# Actividades:
- 1) Transcribe del fragmento sobre el Día Mundial del Jazz el pasaje entre "Así las cosas, es" y "o de Vivaldi.", ambos incluidos.
- 2) Responde con base en el fragmento sobre el Día Mundial del Jazz:
(a) ¿Qué instrumento interpretaba bien el maestro de música del colegio?
(b) ¿Qué sinfonía de Beethoven aparece entre los discos de vinilo del padre?
(c) ¿Qué emisora se califica de insufrible?

# Fragmento del texto:
|---|

Día Mundial del Jazz con la música que más le gustaba a Roberto Rodríguez Silva

 

Al final de mis años de secundaria (y aún en buena parte de la primaria) tuve profesores en la asignatura de música que nunca hicieron que me inclinara por este bello arte. Les contradije en el tiempo. Hubo uno que de continúo nos insistió en la música clásica europea como la única posible y con ella los compositores: Handel, Beethoven y Bach.

Así las cosas, es raro que del mismo colegio hubiesen egresado varios insignes representantes de la balada, el rock e incluso el jazz local, como los casos del pianista y vientista Manuel Tejada o el saxofonista y director William Rojas.

El celebérrimo maestro de aquellos años era un buen intérprete del acordeón y con él seguíamos durante incansables horas, las letras de un cancionero muy divertido que contenía asuntos del repertorio popular latinoamericano. Pero nunca nada de Mendelssohn o de Vivaldi.

Esperábamos (sin pedirlo) una grabación de alguna de estas luminarias para darle punto final a la sentencia del profesor. Pero nunca sucedió y fue esta omisión justamente la que me llevó antes de cumplir los 12 años de edad, a reconocer la discoteca de mi padre que bien sabía que oscilaba entre otros clásicos: de Silva y Villalba y Gardel a Daniel Santos y la Sonora Matancera.

Pero entre esas joyas de vinilo, también logre hallar la sinfonía número cuatro de Beethoven, las estaciones de Vivaldi  y algo de Bach. Cuando la provisión se agotó, me resolví a buscar entre la radio (menos atiborrada de insulso contenido como pasa hoy en día) y fue fácil dar con una estación que prácticamente todo el día programaba la llamada música clásica.

Agotado también con este repertorio y quizá en un afán insaciable de hallar variedades, saltaba los horarios de sintonía, cambiaba el dial, recorría otras emisoras de buena calidad como Estéreo 1.95, Fantasía e incluso la insufrible Melodía… hasta que un día, un buen día como cuando Aureliano Buendía finalmente conoció el hielo de mano de su padre, sintonicé en la noche, la roñosa voz de un hombre que anunciaba nasal una música suprema y emotiva que cambiaría para siempre mi modo de percibir sonido, vida, respiración y emoción.

|---|

# Ítems proporcionados:
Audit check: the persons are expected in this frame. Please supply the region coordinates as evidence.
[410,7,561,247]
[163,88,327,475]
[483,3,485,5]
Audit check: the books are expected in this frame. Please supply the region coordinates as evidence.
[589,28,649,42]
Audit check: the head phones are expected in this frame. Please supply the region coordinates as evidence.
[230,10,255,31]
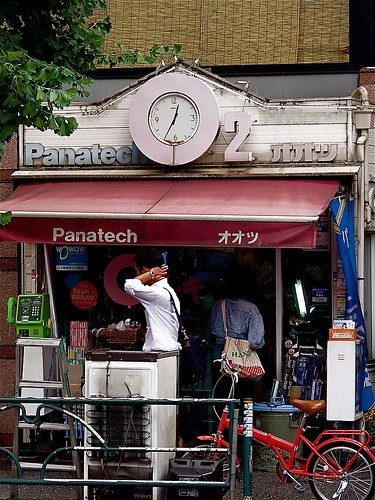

|---|

# Respuestas:
- 1)
Así las cosas, es raro que del mismo colegio hubiesen egresado varios insignes representantes de la balada, el rock e incluso el jazz local, como los casos del pianista y vientista Manuel Tejada o el saxofonista y director William Rojas.

El celebérrimo maestro de aquellos años era un buen intérprete del acordeón y con él seguíamos durante incansables horas, las letras de un cancionero muy divertido que contenía asuntos del repertorio popular latinoamericano. Pero nunca nada de Mendelssohn o de Vivaldi.

- 2)
(a) El acordeón.
(b) La sinfonía número cuatro.
(c) Melodía.